**Instruction 1**:
Restate the stretch of the sparklyr 0.7 announcement from "In this blog" through "Scala, and Python.)", substituting "the Comprehensive R Archive Network" for "CRAN".
**Instruction 2**:
In the sparklyr 0.7 announcement, what is the fitted form of a Pipeline called?

**Provided passage**:
>>>>>
We are excited to share that sparklyr 0.7 is now available on CRAN! Sparklyr provides an R interface to Apache Spark. It supports dplyr syntax for working with Spark DataFrames and exposes the full range of machine learning algorithms available in Spark. You can also learn more about Apache Spark and sparklyr in spark.rstudio.com and our new webinar series on Apache Spark. Features in this release:

In this blog post, we highlight Pipelines, new ML functions, and enhanced support for data serialization. To follow along in the examples below, you can upgrade to the latest stable version from CRAN with:

install.packages("sparklyr")

ML Pipelines

The ML Pipelines API is a high-level interface for building ML workflows in Spark. Pipelines provide a uniform approach to compose feature transformers and ML routines, and are interoperable across the different Spark APIs (R/sparklyr, Scala, and Python.)

First, let’s go over a quick overview of terminology. A Pipeline consists of a sequence of stages—PipelineStages—that act on some data in order. A PipelineStage can be either a Transformer or an Estimator. A Transformer takes a data frame and returns a transformed data frame, whereas an Estimator take a data frame and returns a Transformer. You can think of an Estimator as an algorithm that can be fit to some data, e.g. the ordinary least squares (OLS) method, and a Transformer as the fitted model, e.g. the linear formula that results from OLS. A Pipeline is itself a PipelineStage and can be an element in another Pipeline. Lastly, a Pipeline is always an Estimator, and its fitted form is called PipelineModel which is a Transformer.
<<<<<
**Material provided**:
>>>>>
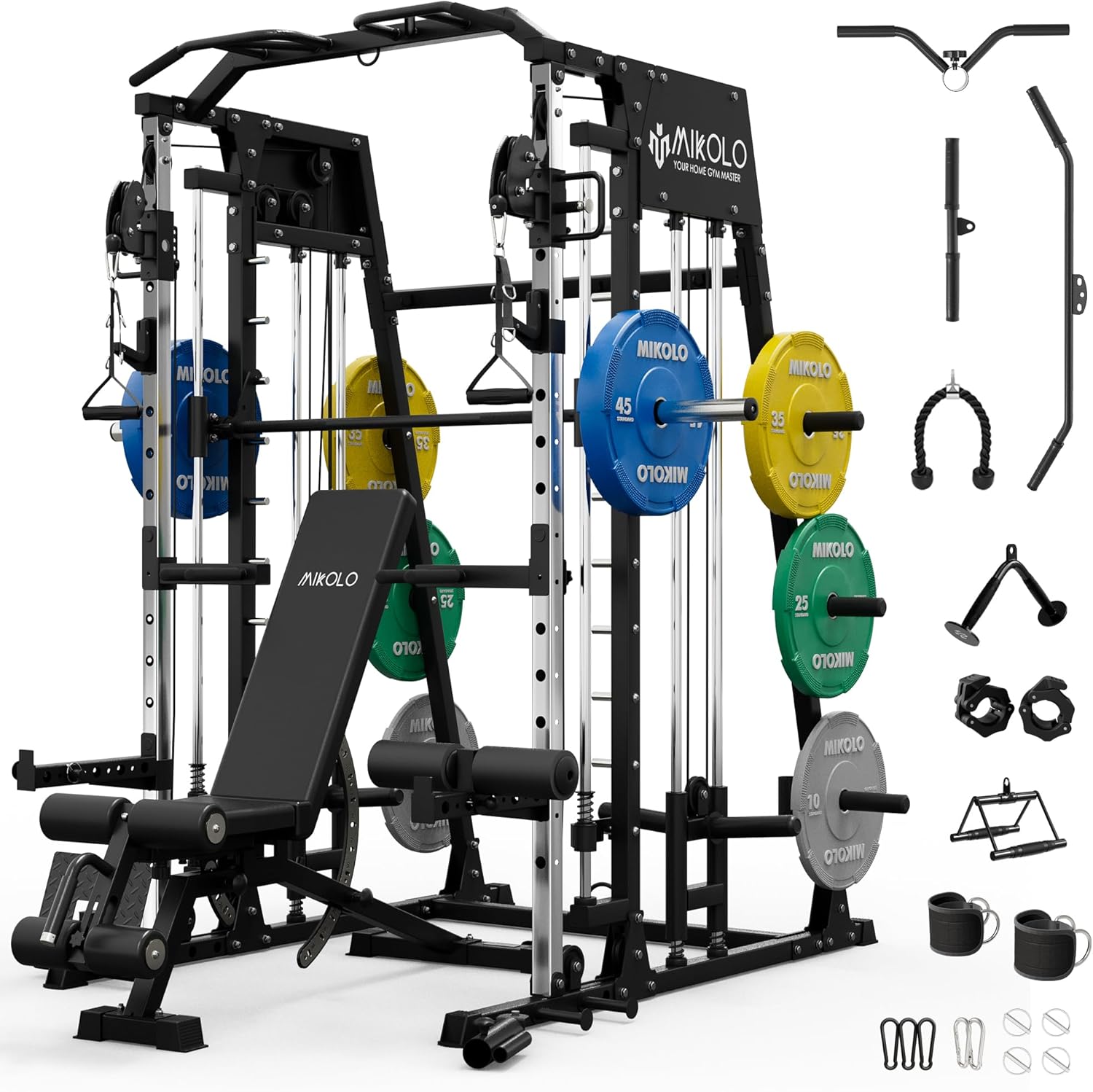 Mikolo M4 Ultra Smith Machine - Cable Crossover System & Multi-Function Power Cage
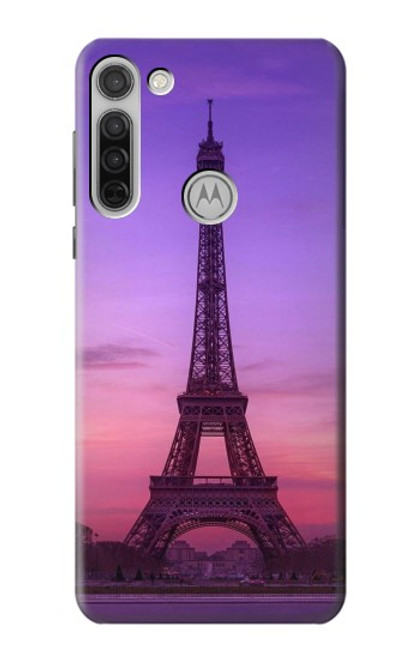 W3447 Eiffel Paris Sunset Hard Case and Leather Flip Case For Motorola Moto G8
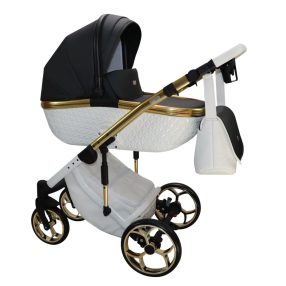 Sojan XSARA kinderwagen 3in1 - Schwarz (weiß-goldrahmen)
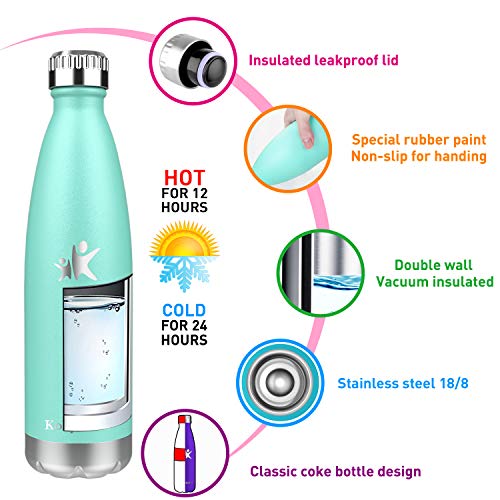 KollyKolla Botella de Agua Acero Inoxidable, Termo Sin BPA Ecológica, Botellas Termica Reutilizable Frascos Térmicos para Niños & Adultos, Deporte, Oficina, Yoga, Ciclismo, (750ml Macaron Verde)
<<<<<
**Written reply 1**:
In this blog post, we highlight Pipelines, new ML functions, and enhanced support for data serialization. To follow along in the examples below, you can upgrade to the latest stable version from the Comprehensive R Archive Network with:

install.packages("sparklyr")

ML Pipelines

The ML Pipelines API is a high-level interface for building ML workflows in Spark. Pipelines provide a uniform approach to compose feature transformers and ML routines, and are interoperable across the different Spark APIs (R/sparklyr, Scala, and Python.)

**Written reply 2**:
PipelineModel